The easiest way to generate an interactive summary QC report is to run a function from the RStudio called GenerateInteractiveQCReport(), which utilises application-specific templates to generate an HTML report with the visualisations of QC metrics (Fig. 2). The required inputs are a gene-cell count matrix, feature-barcode matrices, and tSNE and UMAP projections from 10X CellRanger count. By running the function, all dependency packages automatically will be downloaded from CRAN-like repositories and installed. An interactive QC report automatically will be generated in one HTML file. Full documentation, including an example, is provided on the package website (https://isarnassiri.github.io/scQCEA/).

Fig. 2
figure 2

Generation of interactive HTML report for visual evaluation and comparison of multiple sample sets, over comprehensive technical and biological QC metrics using functions available in the scQCEA package. The InteractiveQCReport() function applies generated data by the CellTypeEnrichment() and other QC tools to create an interactive HTML report. The report contains figures visualising tSNE, UMAP, heatmap, quantification summary statistics, knee plots, and tables for sample sets. Examples of different sections of the report are shown

Cell type enrichment analysis from gene sets

Cell type annotation on scRNA-seq data is a pre-step for generating an interactive QC report with scQCEA. This step requires some bioinformatics efforts, but scQCEA provides a function called CellTypeEnrichment() function, for automatic cell type identification and visualisation on the gene-by-cell count matrix.

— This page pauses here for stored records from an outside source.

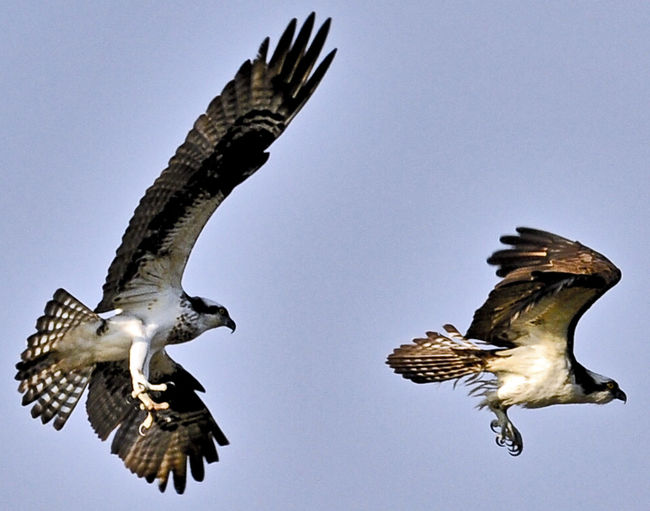 Animal Themes Animal Wildlife Animals In The Wild Beauty In Nature Bird Bird Of Prey Clear Sky Flying Low Angle View Nature No People Ospreys Outdoors Spread Wings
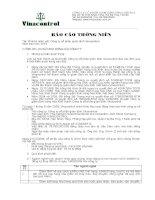 Báo cáo thường niên năm 2010 - Công ty Cổ phần Tập đoàn Vinacontrol
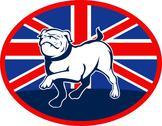 Proud english bulldog marching with british flag Stock Illustration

We use the AUCell algorithm to enrich expressed genes for each cell individually, and gene sets exclusively expressed in each cell type [5]. It applies the area under the curve (AUC) and bimodal distribution to separate the distributions and evaluate the strength of enrichment of each reference cell with genes in an indicated cell. The AUC scores across all the cells represent the relative expression of the signature, therefore, we do not normalise the data before enrichment analysis. We refer the reader to [5] for evaluation of performance.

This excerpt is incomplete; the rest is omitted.